2.A. According to the philosophical category of Gattungswesen, human nature is potential
openness to the world that determines itself by temporal modalization – that is, by historical specifications and relational
declinations. This «singular-plural» concept binds the unity of human
nature to the plurality of its unforeseeable (clinamic) ways of
realization: human nature can be described as «intrinsically potential»,
because (wo)man does not know in advance in which way (s)he has to determine (her)himself. Then, I suggest that existence takes place in an «experimental plane
of immanence», because (wo)man does not know ahead of time «what (s)he is
capable-of»: this plane is not a mental design, a well defined project, or a
fully specified program, that is, it is not an organization that comes from above
and refers to a (divine: God; or natural: Gene) transcendence, that drives teleologically the development. The
plane of immanence is not «structural», on the contrary, is a «process of
composition» that must be apprehended for itself, through that which it gives,
in that which it gives: its direction – the direction of existence – is teleoclinal, free and open. Therefore,
against the pervasive idea of genetic determinism
– that we are our genes –, we should remember that in our lives several
scenarios might come true, for we can and do change our genes: under normal
circumstances, all of our basic anatomy and physiology, eye colour, height,
intelligence and basic personal traits, are ingrained in our DNA sequences, but this is not to say that out genomes
dictate our lives. In fact, our talents have many opportunities to nurture
themselves and develop in novel ways: these are paradoxical gifts of our
genomic endowment, because more than a static information store, our genomes
are dynamic, tightly-regulated
collections of genes, which switch on and off in many combinations.

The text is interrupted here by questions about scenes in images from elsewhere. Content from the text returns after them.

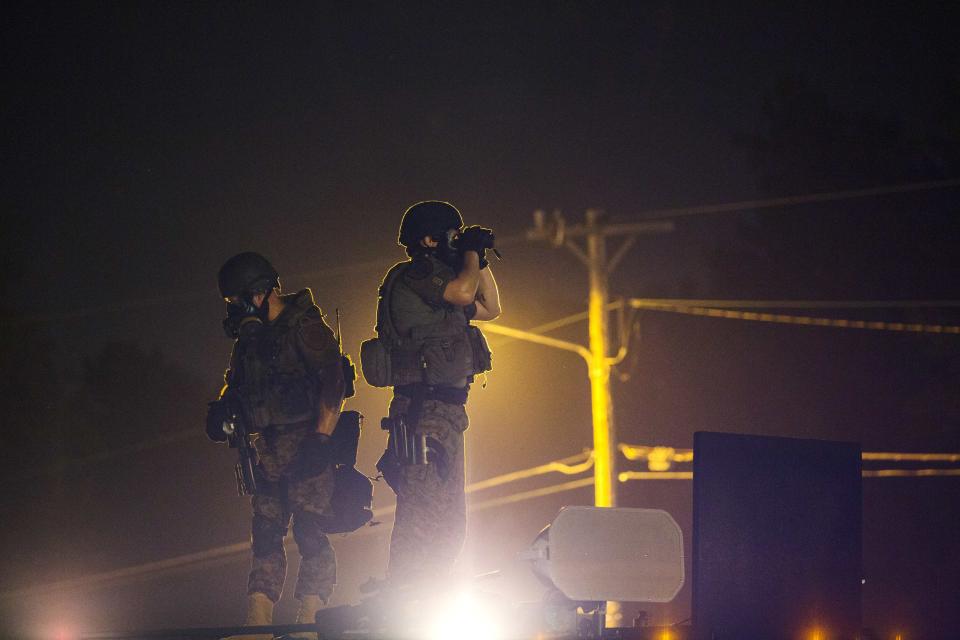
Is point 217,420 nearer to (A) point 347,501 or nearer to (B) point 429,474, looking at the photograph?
(A) point 347,501

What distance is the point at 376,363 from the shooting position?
27.7ft

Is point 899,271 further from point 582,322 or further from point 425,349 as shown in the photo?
point 425,349

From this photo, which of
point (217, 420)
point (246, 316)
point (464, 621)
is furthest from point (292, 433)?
point (464, 621)

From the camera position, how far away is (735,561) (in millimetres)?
5281

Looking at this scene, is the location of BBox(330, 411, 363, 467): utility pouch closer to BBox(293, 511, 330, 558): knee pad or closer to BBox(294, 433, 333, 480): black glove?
BBox(294, 433, 333, 480): black glove

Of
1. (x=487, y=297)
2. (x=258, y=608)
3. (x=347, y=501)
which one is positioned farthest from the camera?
(x=347, y=501)

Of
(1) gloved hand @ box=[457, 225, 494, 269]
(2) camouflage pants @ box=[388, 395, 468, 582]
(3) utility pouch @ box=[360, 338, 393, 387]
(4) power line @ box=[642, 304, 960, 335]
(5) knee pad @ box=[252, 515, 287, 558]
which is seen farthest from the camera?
(4) power line @ box=[642, 304, 960, 335]

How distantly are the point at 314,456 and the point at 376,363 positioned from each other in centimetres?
84

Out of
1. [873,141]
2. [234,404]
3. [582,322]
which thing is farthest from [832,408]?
[234,404]

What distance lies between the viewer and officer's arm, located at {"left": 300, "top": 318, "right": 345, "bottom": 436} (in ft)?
29.1

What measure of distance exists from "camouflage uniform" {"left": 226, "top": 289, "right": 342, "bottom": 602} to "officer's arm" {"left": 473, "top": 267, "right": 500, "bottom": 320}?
1.07 meters

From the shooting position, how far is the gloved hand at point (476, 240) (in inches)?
322

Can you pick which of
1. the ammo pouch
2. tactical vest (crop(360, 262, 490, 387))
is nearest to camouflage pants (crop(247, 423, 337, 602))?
tactical vest (crop(360, 262, 490, 387))

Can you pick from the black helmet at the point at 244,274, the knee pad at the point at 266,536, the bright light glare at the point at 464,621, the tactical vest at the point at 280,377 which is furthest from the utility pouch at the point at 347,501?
the bright light glare at the point at 464,621
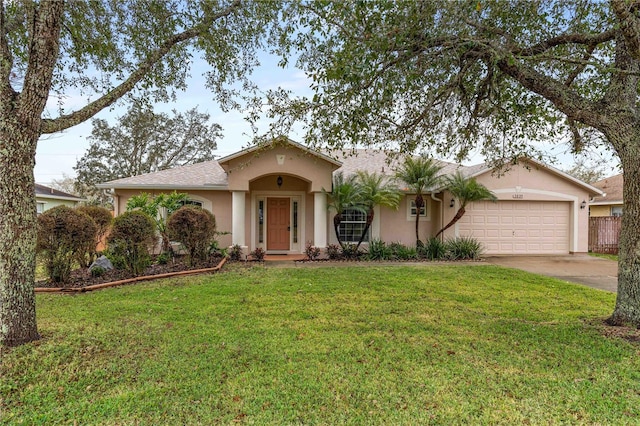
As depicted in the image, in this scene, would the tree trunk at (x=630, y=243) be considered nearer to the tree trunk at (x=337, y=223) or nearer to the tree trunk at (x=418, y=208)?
the tree trunk at (x=418, y=208)

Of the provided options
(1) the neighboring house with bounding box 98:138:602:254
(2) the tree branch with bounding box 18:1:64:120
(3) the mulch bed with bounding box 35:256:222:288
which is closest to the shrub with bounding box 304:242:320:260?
(1) the neighboring house with bounding box 98:138:602:254

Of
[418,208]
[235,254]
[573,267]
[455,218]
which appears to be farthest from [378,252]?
[573,267]

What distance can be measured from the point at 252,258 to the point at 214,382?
8784mm

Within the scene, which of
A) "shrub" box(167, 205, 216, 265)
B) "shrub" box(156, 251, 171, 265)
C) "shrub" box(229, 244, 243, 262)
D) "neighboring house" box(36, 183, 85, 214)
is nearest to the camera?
"shrub" box(167, 205, 216, 265)

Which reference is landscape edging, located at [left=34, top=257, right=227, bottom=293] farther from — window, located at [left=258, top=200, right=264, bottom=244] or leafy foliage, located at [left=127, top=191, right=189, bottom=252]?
window, located at [left=258, top=200, right=264, bottom=244]

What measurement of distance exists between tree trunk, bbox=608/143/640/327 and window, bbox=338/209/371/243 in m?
9.27

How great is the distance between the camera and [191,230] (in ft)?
32.0

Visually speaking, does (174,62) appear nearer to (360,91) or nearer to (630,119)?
(360,91)

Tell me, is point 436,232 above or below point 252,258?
above

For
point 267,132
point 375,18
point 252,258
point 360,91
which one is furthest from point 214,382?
point 252,258

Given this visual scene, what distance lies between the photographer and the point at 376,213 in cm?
1394

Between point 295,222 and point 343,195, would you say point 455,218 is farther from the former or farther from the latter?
point 295,222

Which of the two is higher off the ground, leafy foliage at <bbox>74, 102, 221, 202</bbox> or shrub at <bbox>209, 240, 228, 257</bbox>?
leafy foliage at <bbox>74, 102, 221, 202</bbox>

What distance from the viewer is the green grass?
298 cm
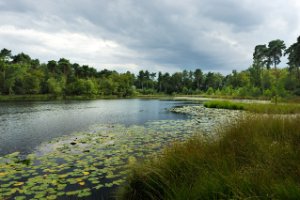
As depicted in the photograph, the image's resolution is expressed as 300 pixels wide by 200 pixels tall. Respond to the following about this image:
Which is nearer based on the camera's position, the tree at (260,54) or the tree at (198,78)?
the tree at (260,54)

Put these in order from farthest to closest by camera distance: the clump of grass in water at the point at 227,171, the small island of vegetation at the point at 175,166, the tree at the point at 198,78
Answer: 1. the tree at the point at 198,78
2. the small island of vegetation at the point at 175,166
3. the clump of grass in water at the point at 227,171

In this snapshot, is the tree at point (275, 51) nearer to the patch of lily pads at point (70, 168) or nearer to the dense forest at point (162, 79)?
the dense forest at point (162, 79)

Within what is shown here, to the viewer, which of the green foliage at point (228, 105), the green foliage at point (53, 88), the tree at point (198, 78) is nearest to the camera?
the green foliage at point (228, 105)

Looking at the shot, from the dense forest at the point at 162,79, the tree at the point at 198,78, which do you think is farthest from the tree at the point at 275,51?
the tree at the point at 198,78

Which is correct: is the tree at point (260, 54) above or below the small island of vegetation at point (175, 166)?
above

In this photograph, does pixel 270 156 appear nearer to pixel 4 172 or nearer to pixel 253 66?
pixel 4 172

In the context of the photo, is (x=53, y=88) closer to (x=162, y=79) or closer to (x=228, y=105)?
(x=228, y=105)

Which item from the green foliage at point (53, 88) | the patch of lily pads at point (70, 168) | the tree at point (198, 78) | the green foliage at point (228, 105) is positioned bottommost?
the patch of lily pads at point (70, 168)

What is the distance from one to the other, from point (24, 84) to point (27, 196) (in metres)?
65.5

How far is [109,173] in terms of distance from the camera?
6012mm

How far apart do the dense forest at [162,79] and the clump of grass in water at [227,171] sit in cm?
3520

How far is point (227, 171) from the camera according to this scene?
3600mm

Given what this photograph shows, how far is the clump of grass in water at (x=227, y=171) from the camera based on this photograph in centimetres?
301

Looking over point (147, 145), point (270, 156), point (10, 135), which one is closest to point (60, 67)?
point (10, 135)
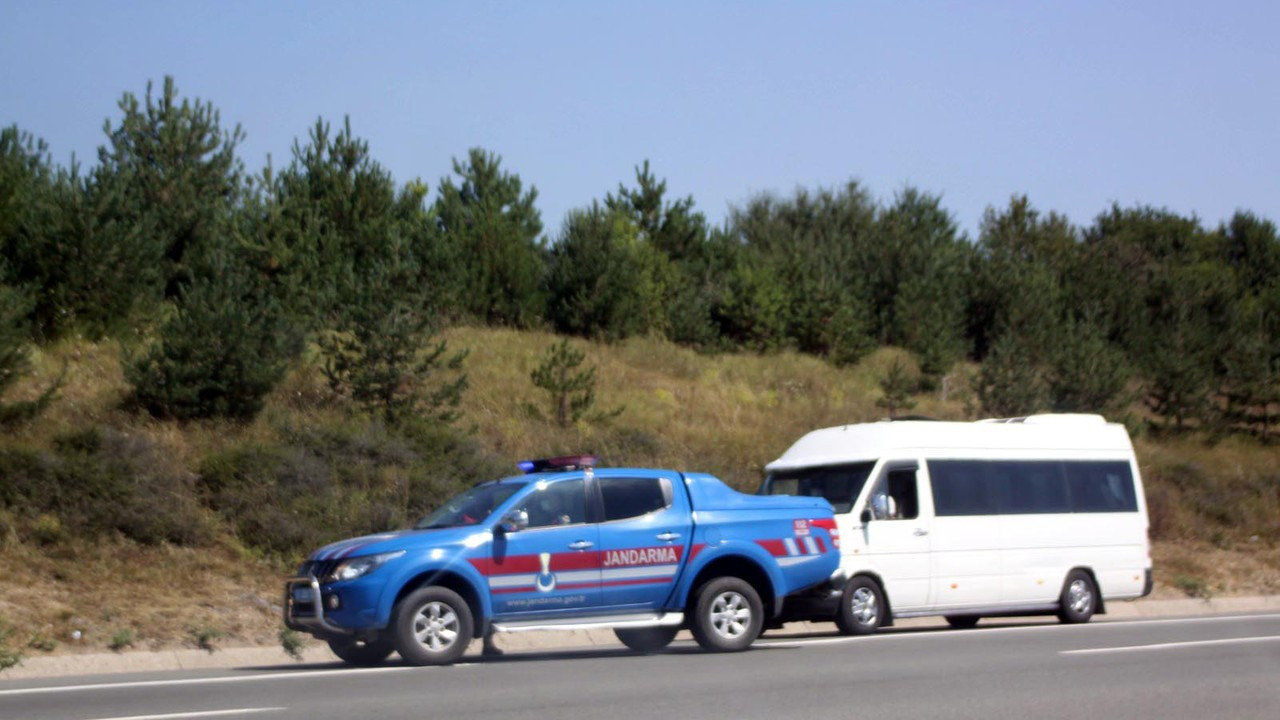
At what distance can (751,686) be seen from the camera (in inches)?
411

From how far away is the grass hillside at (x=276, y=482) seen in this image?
52.6ft

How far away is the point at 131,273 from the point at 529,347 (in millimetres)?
10906

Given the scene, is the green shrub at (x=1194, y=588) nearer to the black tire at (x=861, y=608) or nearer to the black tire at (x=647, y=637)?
the black tire at (x=861, y=608)

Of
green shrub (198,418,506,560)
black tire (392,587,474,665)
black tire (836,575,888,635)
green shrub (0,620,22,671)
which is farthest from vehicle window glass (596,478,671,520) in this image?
green shrub (198,418,506,560)

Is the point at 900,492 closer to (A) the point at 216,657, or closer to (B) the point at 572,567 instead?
(B) the point at 572,567

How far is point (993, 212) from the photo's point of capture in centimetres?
7338

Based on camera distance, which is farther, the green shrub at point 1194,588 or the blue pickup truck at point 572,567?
the green shrub at point 1194,588

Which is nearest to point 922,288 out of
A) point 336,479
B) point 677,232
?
point 677,232

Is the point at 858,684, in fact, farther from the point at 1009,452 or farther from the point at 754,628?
the point at 1009,452

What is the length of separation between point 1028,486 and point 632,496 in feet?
24.9

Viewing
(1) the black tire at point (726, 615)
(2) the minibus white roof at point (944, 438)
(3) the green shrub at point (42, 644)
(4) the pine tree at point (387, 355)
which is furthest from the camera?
(4) the pine tree at point (387, 355)

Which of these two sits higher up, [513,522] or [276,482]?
[276,482]

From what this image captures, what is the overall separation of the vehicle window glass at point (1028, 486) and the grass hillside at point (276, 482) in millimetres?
5244

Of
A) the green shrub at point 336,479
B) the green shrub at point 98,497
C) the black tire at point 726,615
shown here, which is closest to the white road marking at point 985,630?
the black tire at point 726,615
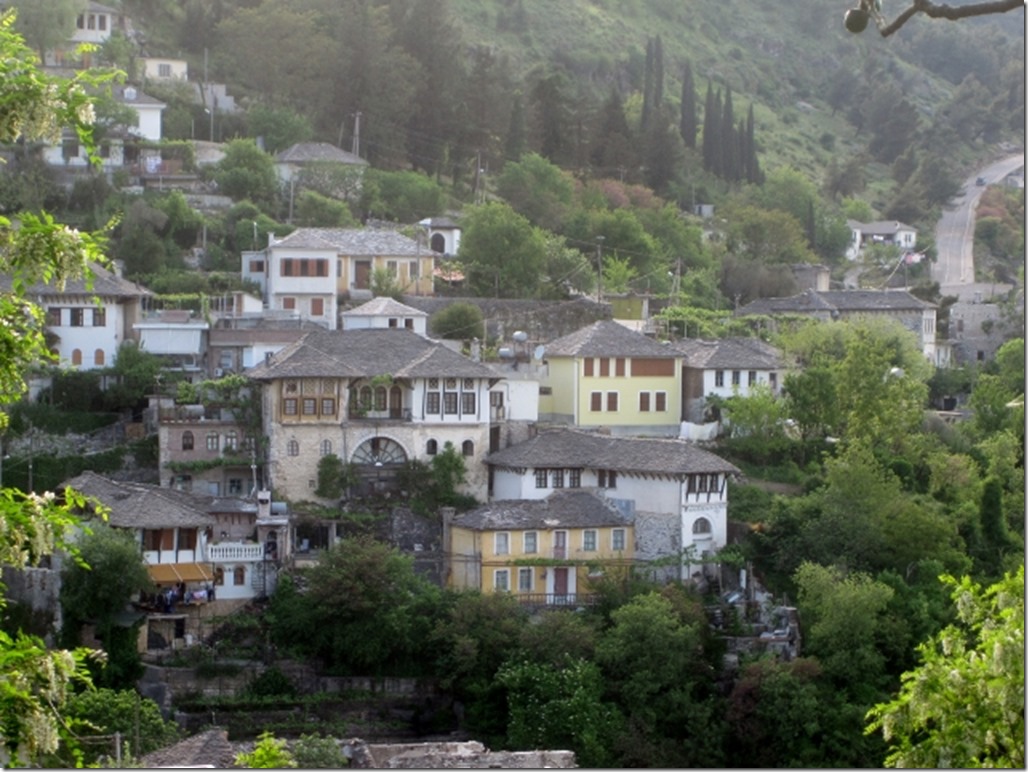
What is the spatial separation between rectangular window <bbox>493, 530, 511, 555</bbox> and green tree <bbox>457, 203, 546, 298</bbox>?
20.6 meters

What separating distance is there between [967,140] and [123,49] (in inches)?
2959

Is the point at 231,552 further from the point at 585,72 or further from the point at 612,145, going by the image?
the point at 585,72

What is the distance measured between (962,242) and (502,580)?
7138 centimetres

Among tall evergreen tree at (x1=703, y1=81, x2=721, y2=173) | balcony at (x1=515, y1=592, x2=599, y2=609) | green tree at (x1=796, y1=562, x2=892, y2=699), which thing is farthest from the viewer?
tall evergreen tree at (x1=703, y1=81, x2=721, y2=173)

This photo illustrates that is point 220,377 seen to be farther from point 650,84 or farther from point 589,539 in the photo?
point 650,84

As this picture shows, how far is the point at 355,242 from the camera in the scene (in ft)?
222

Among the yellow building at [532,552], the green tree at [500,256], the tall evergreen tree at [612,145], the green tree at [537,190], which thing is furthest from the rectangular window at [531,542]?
the tall evergreen tree at [612,145]

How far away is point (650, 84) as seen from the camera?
106188 mm

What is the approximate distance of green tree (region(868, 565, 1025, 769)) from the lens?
17344 millimetres

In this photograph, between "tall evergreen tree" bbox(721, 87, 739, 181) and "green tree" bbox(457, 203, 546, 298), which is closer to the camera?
"green tree" bbox(457, 203, 546, 298)

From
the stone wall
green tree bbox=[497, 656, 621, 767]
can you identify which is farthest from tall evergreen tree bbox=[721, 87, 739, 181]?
green tree bbox=[497, 656, 621, 767]

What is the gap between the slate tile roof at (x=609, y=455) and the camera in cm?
5206

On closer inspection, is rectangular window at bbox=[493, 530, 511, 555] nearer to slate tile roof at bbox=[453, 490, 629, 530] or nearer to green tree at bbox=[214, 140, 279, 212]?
slate tile roof at bbox=[453, 490, 629, 530]

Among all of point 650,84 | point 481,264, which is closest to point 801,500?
point 481,264
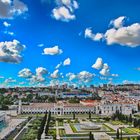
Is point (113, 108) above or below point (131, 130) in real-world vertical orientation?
above

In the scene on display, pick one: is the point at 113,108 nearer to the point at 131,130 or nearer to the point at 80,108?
the point at 80,108

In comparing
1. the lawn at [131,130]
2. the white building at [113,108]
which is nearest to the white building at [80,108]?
the white building at [113,108]

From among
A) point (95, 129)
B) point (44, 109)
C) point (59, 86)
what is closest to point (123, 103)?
point (44, 109)

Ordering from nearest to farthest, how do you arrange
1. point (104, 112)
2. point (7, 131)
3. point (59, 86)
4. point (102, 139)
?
point (102, 139) < point (7, 131) < point (104, 112) < point (59, 86)

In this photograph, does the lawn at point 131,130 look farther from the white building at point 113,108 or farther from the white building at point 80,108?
the white building at point 113,108

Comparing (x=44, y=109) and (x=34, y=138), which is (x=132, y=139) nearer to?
(x=34, y=138)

No
behaviour would be possible were it not for our biological constitution, but our capacity to change with
circumstance demonstrates that biology is not the complete story: from the start
of our lives, we are moving beyond nature, and our transcendence of natural
determination is our most striking trait. We do not know what our nature
permits us to be: it does not answer the question of what it means to be a human being, or
dictate what it is that we should become, but it is our nature that dictate us that we should become. It does not tell
us how to be(come), but it tells us
something very important: that we
have to be(come) what we are, human.